President Barack Obama, flanked by health care
professionals Barbara Crane, left, and Stephen Hanson,
speaks about health care reform. (AP Photo/Charles
Dharapak)
President Barack Obama urged Congress today to vote
"up or down" on sweeping health care legislation in the next
few weeks, endorsing a plan that denies Senate Republicans the
right to kill the bill by stalling with a filibuster.
"I don't see how another year of negotiations would help.
Moreover, the insurance companies aren't starting over,"
Obama said, rejecting Republican calls to begin anew on an
effort to remake the health care system.
The president made his appeal as Democratic leaders in
Congress surveyed their rank and file for the votes needed to
pass legislation by majority vote - invoking rules that deny
Senate Republicans the right to block it through endless
stalling debate. Obama specifically endorsed that approach.
The outcome will affect nearly every American, either making
major changes in the ways they receive and pay for health
care or leaving current systems in place. There is still no
certainty about the final result in Congress - or even that
Democrats will agree to the series of changes that Obama said
he was including as Republican contributions.
GOP leaders were unmoved.
The Senate Republican leader, Mitch McConnell of Kentucky,
said a decision by Democrats to invoke rules that bar
filibusters would be "met with outrage" by the public, and he
said Obama was pushing a sweeping bill that voters don't
want.
"They've had enough of this yearlong effort to get a win for
the Democratic Party at any price to the American people,"
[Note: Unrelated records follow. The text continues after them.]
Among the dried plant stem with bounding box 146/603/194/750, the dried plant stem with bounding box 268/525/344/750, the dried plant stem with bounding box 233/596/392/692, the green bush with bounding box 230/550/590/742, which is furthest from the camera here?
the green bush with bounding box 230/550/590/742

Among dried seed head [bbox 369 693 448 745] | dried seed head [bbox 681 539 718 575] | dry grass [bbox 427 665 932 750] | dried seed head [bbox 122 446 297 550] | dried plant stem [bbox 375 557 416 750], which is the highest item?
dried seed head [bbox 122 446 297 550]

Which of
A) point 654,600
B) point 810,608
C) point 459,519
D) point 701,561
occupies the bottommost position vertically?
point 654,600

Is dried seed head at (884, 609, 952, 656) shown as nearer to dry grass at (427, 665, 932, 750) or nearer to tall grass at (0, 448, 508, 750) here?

McConnell said on the Senate floor.
At its core, Obama's proposal would extend health care to
tens of millions of uninsured Americans while cracking down
on insurance company practices such as denying coverage on
the basis of a pre-existing medical condition.
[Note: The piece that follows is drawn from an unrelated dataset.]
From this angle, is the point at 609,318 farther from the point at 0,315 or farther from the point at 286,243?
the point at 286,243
With his remarks, delivered at the White House, Obama took
the lead in a bid by congressional Democrats to mount a
party-line rescue mission for the health care legislation
that appeared on the cusp of passage late last year, only to
be derailed when Republicans won a Massachusetts Senate seat
that gave them the ability to block it.
Obama's remarks were replete with criticism of the insurance
industry as well as dismissive asides about GOP critics.
Insurers are "continuing to raise premiums and deny coverage.
For us to start over now could simply lead to delay that
could last for another decade or more," he said.
As for calls for additional debate, he said that in the year
since he inaugurated his campaign for health care changes,
"every idea has been put on the table. Every argument has
been made."
"Everything there is to say about health care has been said,
and just about everyone has said it," Obama said as murmurs
of laughter swept through his receptive audience of invited
guests in the White House East Room.